The Maid of Maiden Lane eBook

Amelia Edith Huddleston Barr
This eBook from the Gutenberg Project consists of approximately 302 pages of information about The Maid of Maiden Lane.

“He has gone to Elder Semple’s house.  You know—­”

“I know well.  For a long time I have purposed to call on the old gentleman, and what I have neglected I am now justly denied.  I meant, at least, to pay him the last respect; but even that is to-day impossible.  For I must leave for England this afternoon at five o’clock, and I have more to do than I can well accomplish.”

George leaped to his feet at these words.  Nothing could have been more unexpected; but that is the way with Destiny, her movements are ever unforeseen and inevitable.  “Sir,” he cried, “what has happened?”

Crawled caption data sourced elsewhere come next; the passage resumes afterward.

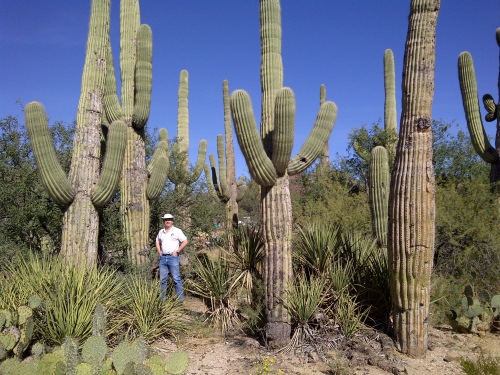 That's Hubby mugging with our new neighbours, the saguaro cacti (also prickly pears in the foreground)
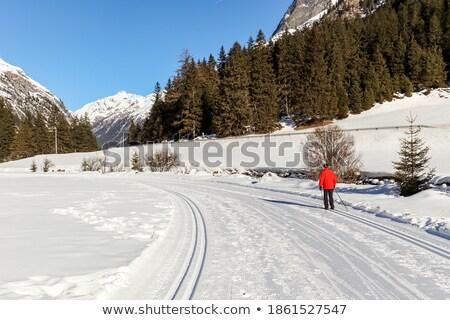 País trilha alpino montanha vale Áustria Foto stock © lichtmeister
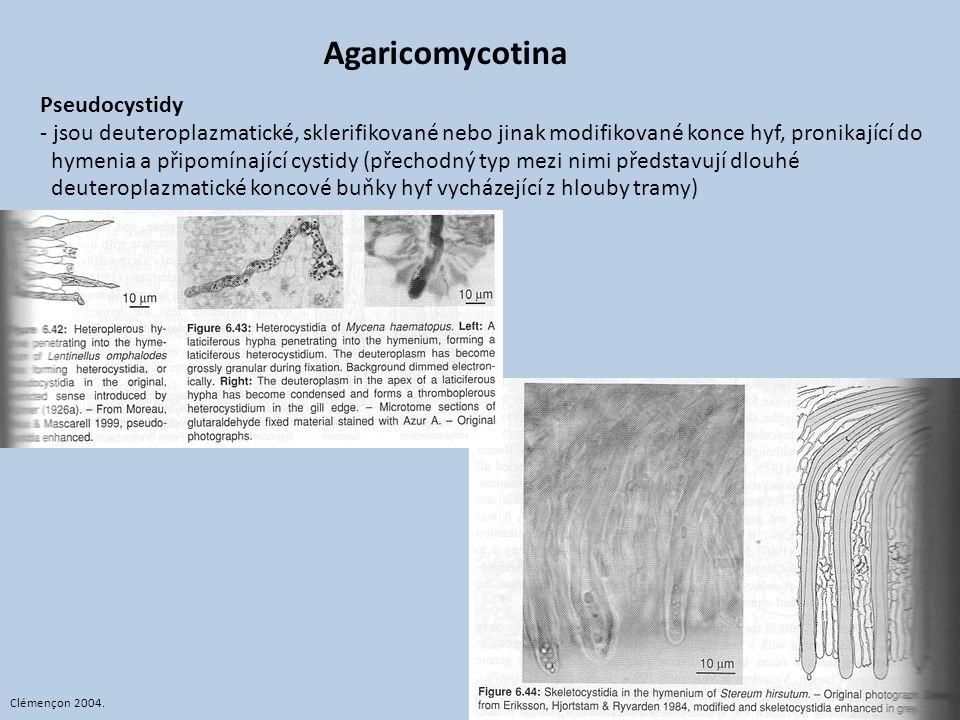 Agaricomycotina Pseudocystidy - jsou deuteroplazmatické, sklerifikované nebo jinak modifikované konce hyf, pronikající do hymenia a připomínající cyst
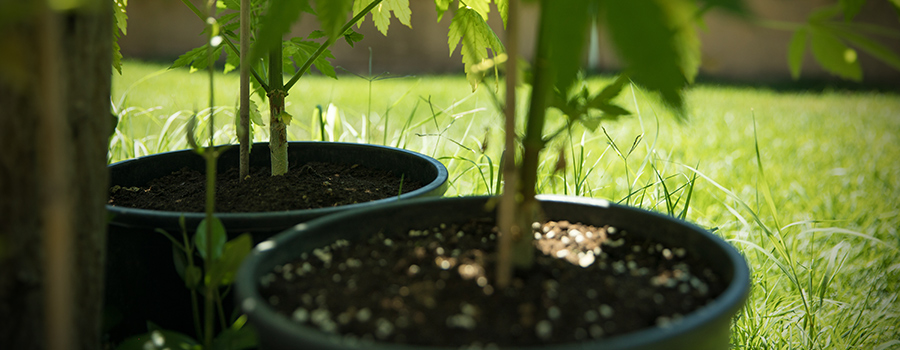 Cannabis Cultivation Soil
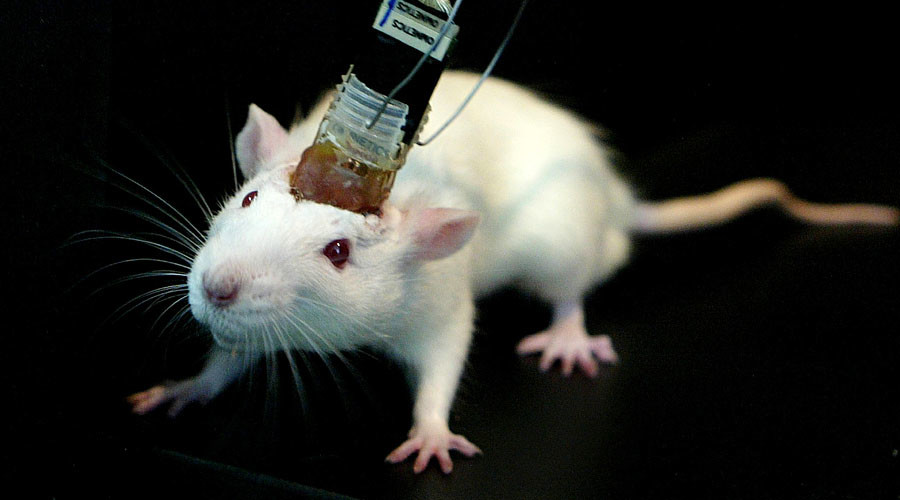Scientists wirelessly control mice with brain implant (VIDEO)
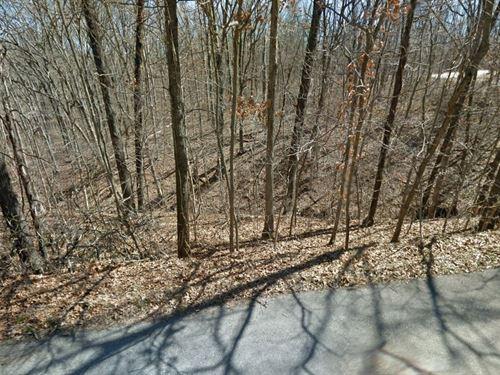 .06 Acres In Cherokee Village, AR : Cherokee Village : Sharp County : Arkansas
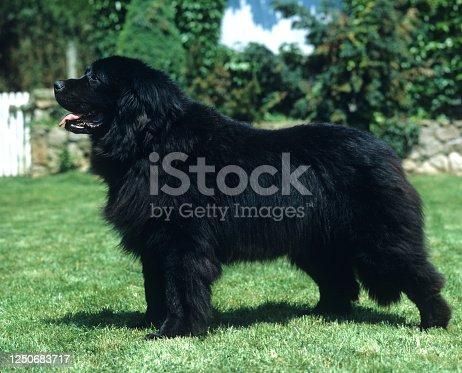 Newfoundland Dog, Adult standing on Grass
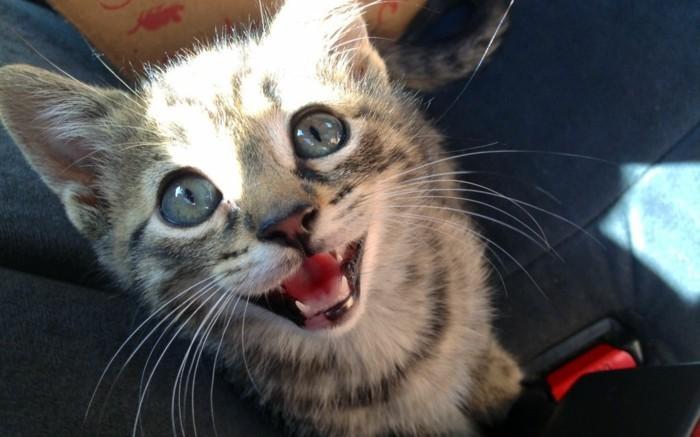 vos-image-de-chaton-trop-mignon-images-de-chaton-sourire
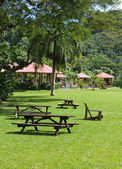 Jamaica. Benches for rest in park on a green lawn — Foto de Stock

“Your uncle is dying—­perhaps dead.  I received a letter this morning urging me to take the first packet.  The North Star sails this afternoon, and I do not wish to miss her, for she flies English colours, and they are the only ones the Barbary pirates pretend to respect.  Now, George, you must come with me to Mr. Hamilton’s office; we have much business to arrange there; then, while I pay a farewell visit to the President, you can purchase for me the things I shall require for the voyage.”

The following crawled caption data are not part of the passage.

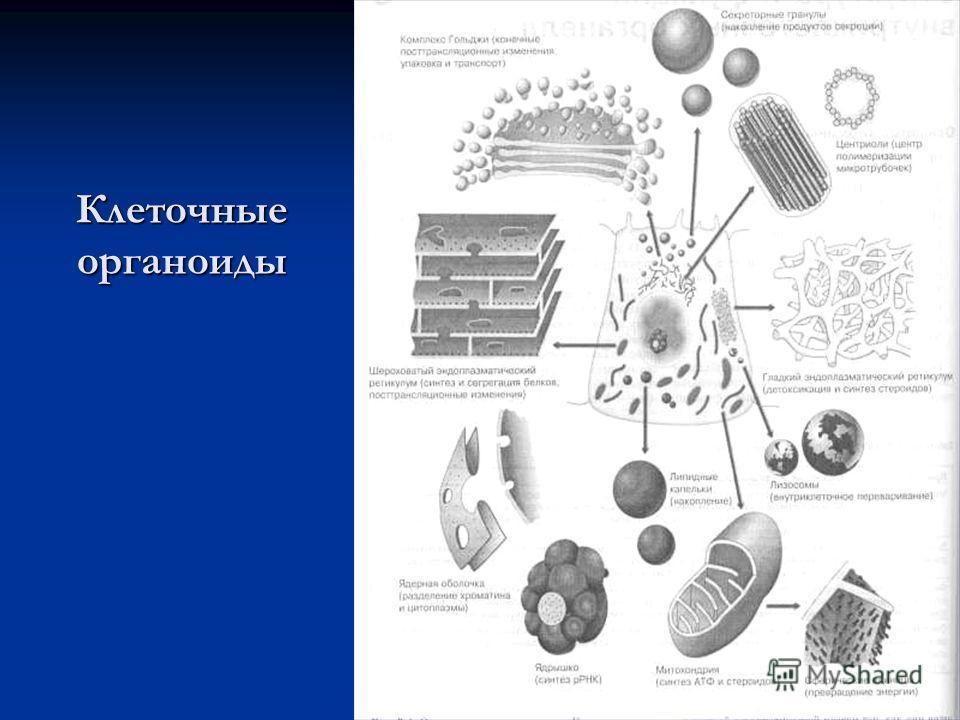 Клеточные органоиды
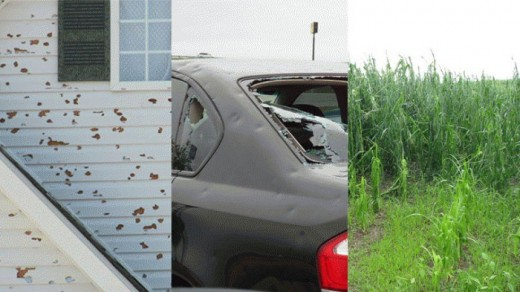 Hail damage to property...
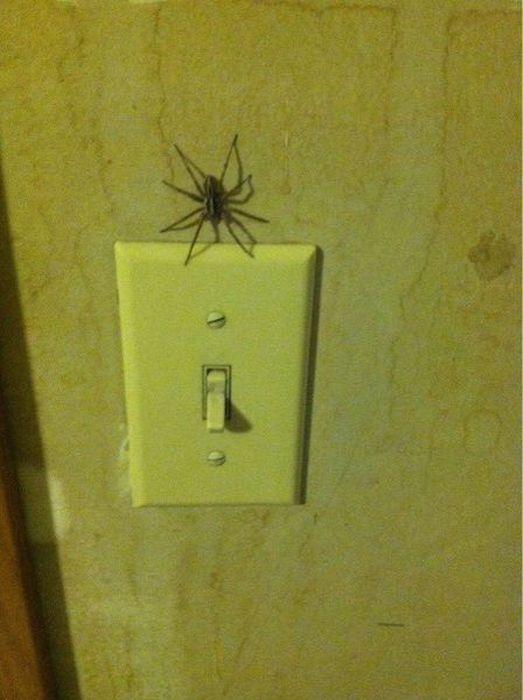 Прикол выключатель, жесть, насекомое, паук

So far his manner had been peremptory and decided, but, suddenly, a sweet and marvellous change occurred.  He went close to Madame Van Heemskirk, and taking both her hands, said in a voice full of those tones that captivate women’s hearts—­

“Mother! mother!  I bid you a loving, grateful farewell!  You have ever been to me good, and gentle, and wise—­the very best of mothers.  God bless you!” Then he kissed her with a solemn tenderness, and Lysbet understood that he believed their parting to be a final one.  She sat down, weeping, and Hyde with an authoritative motion of the head, commanding his son’s attendance, went hastily out.  It was then eleven o’clock, and there was business that kept both men hurrying here and there until almost the last hour.  It had been agreed that they were to meet at the City Hotel at four o’clock; and soon after that hour General Hyde joined his son.  He looked weary and sad, and began immediately to charge George concerning his mother.

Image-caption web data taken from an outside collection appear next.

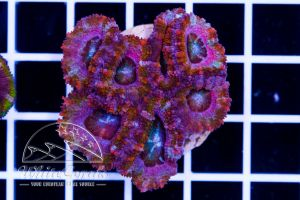 Ultra Acanthastrea Pink Rainbow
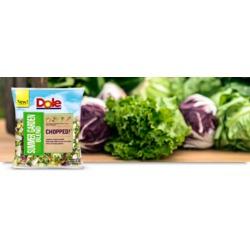 Dole Chopped Summer Garden Blend Salad Mix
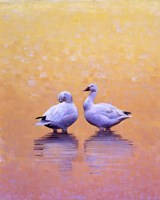 Dawn Meditation by Julie Chapman - various sizes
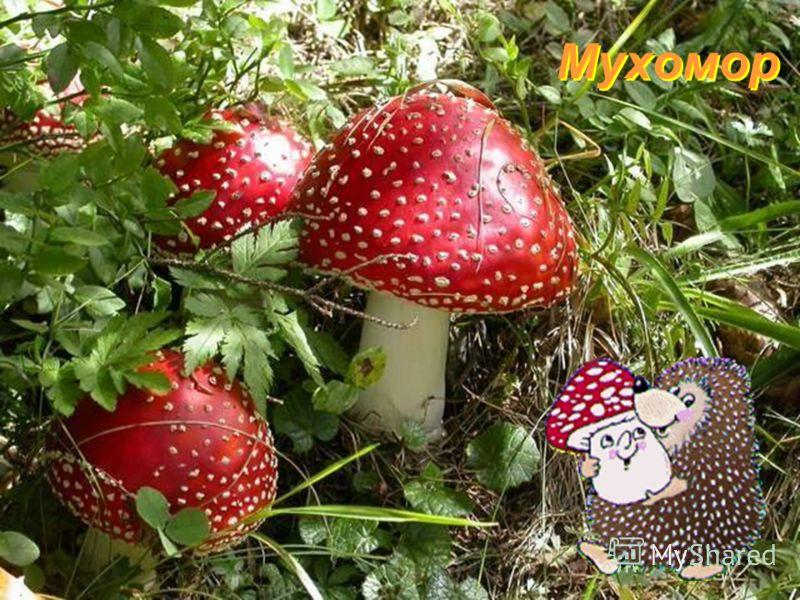 Подосиновик Это гриб, хоть и имеет такое название, растёт не только под осинами. Он может оказаться и под берёзами, и в еловом, и в сосновом лесу. А подосиновиком он прозван, наверное потому, что в сухое лето, когда в березняке и хвойном лесу ни одно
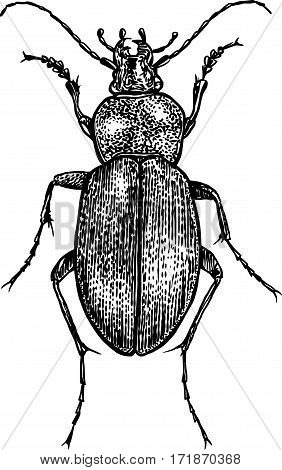 Bug illustration, engraving, drawing, ink, realistic, beetle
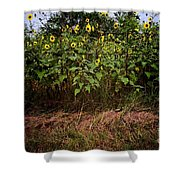 Fence Line Sunflowers Shower Curtain
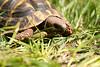 Speedy erobert den Garten (junghahn24) Tags: frühling griechischelandschildkröte landschildkröte olympus olympusm45mmf18 olympusomd olympusomdem5 schildkröte speedy spring teamolympus turtle berlin deutschland de
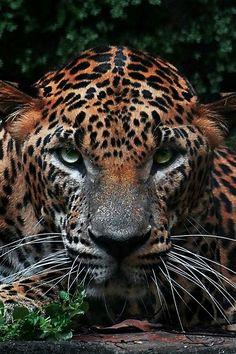 .Gorgeous!.. leopard?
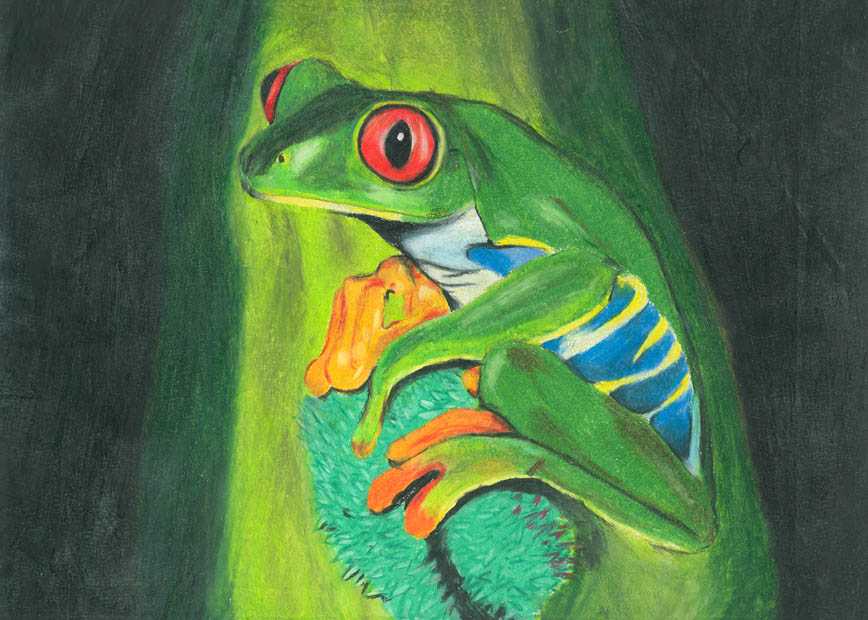 la voz sin boca / isak: una rana(dibujo a lapiz de color)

“We parted with kisses and smiles this morning,” he said; “and I am glad of it; if I went back, we should both weep; and a wet parting is not a lucky one.  I leave her in your charge, George; and when I send her word to come to England, look well to her comfort.  And be sure to come with her.  Do you hear me?”

“Yes, sir.”

“On no account—­even if she wishes it—­permit her to come alone.  Promise me.”

“I promise you, sir.  What is there that I would not do for my mother?  What is there I would not do to please you, sir?”

“Let me tell you, George, such words are very sweet to me.  As to yourself, I do not fear for you.  It is above, and below reason, that you should do anything to shame your kindred, living or dead—­the living indeed, you might reconcile; the dead are implacable; and their vengeance is to be feared.”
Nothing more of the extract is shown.